|•🦋•| Catatan Perempuan; Semua Kamu Dirayakan
Kepada aku dan kamu yang sudah, sedang, dan belum dirayakan. Tulisan ini hadir kembali dariku, sebagai perayaan besar-besaran.
Dalam tulisan ini, ada lima pasal yang mesti kamu ketahui.
Pertama, terima kasih banyak karena sudah berdiri hingga detik ini, hingga lagi-lagi membaca tulisan pendekku untuk kamu. Terima kasih sudah menjaga diri dan kesehatan. Terima kasih sudah dan terus bertahan. Terima kasih karena tidak ditumbangkan masalah serta keadaan. Terima kasih sudah menjalani hari-hari dengan baik meski sesekali tercekik. Terima kasih karena sudah meluangkan waktu membaca tulisan ini. Serta terima kasih karena sudah memberiku kesempatan merayakanmu.
Kedua, lagi-lagi, jangan keras pada diri sendiri. Makan ketika lapar. Minum ketika haus. Tidur ketika mengantuk. Obati apa yang luka. Hindari apa yang membuat sakit dan tidak nyaman. Menangislah untuk lega. Mengeluhlah saat dirasa perlu. Ceritakan ceritamu. Sesekali egoislah dan tidak perlu jadi orang tidak enakan. Berkata tidaklah pada hal yang mengganggu. Menjauhlah dari hal-hal tidak aman. Tidak harus selalu pura-pura. Tidak harus selalu kuat. Ingat untuk benar-benar beristirahat ketika lelah meski sedang ditumpuk masalah dan kesibukan. Jangan lupakan love yourself setiap hari, dan mengangkat sudut bibir paling tidak sekali dalam sehari.

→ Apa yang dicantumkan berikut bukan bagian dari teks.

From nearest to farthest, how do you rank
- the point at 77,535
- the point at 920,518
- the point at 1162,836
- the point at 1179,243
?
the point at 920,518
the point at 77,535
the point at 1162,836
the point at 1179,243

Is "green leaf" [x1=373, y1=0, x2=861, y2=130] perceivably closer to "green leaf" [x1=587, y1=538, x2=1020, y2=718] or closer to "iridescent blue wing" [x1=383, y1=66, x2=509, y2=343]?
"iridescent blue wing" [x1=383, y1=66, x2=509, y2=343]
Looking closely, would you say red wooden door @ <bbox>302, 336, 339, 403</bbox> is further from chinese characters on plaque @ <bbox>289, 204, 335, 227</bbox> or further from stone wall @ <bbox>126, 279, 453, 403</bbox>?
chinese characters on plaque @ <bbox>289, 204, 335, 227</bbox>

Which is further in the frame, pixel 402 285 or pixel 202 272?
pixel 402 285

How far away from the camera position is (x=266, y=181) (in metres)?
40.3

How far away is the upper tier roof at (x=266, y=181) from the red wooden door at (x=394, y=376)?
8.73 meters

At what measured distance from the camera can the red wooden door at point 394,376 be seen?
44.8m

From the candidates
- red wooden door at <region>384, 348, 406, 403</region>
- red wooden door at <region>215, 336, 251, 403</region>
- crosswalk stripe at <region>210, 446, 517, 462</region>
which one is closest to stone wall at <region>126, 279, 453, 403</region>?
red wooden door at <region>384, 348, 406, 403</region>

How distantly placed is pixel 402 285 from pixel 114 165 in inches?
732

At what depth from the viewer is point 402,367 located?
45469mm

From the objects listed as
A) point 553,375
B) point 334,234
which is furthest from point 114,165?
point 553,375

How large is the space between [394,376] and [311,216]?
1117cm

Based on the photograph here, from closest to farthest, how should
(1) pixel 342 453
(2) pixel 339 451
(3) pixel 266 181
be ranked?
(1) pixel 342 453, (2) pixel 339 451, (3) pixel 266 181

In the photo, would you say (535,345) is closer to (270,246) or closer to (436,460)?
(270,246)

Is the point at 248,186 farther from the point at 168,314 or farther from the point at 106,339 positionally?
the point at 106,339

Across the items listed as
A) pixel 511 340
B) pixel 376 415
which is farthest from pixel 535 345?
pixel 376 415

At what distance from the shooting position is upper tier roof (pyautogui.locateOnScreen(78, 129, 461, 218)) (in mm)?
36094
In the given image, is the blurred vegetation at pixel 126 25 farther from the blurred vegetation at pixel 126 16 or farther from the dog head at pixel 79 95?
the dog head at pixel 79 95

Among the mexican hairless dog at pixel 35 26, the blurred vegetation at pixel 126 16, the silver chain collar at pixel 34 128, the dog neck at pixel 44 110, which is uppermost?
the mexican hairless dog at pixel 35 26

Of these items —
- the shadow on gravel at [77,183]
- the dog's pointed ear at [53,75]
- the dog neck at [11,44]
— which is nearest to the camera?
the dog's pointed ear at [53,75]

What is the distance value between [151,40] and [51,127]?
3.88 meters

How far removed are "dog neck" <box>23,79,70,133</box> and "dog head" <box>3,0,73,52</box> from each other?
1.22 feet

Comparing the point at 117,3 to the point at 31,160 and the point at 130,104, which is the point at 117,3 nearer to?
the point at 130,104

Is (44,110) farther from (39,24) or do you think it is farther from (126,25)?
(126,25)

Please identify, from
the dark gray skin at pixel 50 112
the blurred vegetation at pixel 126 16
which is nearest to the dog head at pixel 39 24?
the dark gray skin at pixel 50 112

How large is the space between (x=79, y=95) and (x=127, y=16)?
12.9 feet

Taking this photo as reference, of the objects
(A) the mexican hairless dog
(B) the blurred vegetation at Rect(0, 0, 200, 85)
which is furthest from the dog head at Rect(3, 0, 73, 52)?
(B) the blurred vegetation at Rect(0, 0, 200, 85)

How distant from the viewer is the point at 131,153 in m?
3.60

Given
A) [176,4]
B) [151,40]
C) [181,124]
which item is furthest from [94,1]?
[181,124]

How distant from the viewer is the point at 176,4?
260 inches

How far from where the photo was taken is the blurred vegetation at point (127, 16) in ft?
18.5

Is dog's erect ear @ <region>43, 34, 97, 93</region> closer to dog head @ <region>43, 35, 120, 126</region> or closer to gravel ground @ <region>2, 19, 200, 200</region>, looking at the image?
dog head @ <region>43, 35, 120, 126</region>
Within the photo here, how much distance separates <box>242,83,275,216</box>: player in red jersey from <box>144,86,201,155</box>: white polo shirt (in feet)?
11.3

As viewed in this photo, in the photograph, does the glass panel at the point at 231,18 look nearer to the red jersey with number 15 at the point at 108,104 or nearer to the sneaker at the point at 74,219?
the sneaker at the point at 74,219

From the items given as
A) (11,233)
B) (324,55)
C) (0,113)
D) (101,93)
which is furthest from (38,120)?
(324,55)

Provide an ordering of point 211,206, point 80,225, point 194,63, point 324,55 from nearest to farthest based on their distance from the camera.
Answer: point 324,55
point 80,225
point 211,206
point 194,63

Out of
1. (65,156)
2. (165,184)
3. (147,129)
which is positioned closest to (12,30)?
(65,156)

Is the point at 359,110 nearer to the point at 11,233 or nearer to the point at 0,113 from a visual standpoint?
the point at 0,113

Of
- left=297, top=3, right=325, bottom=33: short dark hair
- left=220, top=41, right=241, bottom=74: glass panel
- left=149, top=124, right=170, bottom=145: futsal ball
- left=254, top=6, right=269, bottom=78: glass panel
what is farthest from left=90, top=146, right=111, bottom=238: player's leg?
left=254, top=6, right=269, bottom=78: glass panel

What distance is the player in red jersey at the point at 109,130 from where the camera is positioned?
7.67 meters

Ketiga, tidak perlu berkecil hati untuk segala hal yang tidak kamu capai dan yang tidak kamu dapati. Cukup lakukan yang terbaik dan yakinkan dirimu bahwa apa pun hasilnya adalah hal yang tak menyurutkan bahagia. Sebab segala gagalmu, segala burukmu, segala rumpangmu, segala putus asamu, segala ketidakberdayaanmu, segala jatuhmu, segala hitammu, segala kurangmu; sudah sepatutnya diapresiasi. Sebab untuk segalamu, aku akan senantiasa merayakannya.
Keempat, cintai diri sendiri. Hargai ia, sayangi ia, pedulikan ia, kuatkan ia, semangati ia, doakan ia, apresiasi ia, bahkan rayakan ia. Lakukan hal itu sebelum aku yang melakukannya untukmu. Semua harus dimulai lebih dulu dari diri sendiri, bukan? Maka dari itu aku katakan di paragraf sebelumnya untuk tak berkecil hati. Tidak berkecil hati jika belum menemukan seseorang yang sangat mencintai dan dapat merayakanmu. Rayakan dulu dirimu sendiri. Setelahnya, ada aku yang juga merayakanmu.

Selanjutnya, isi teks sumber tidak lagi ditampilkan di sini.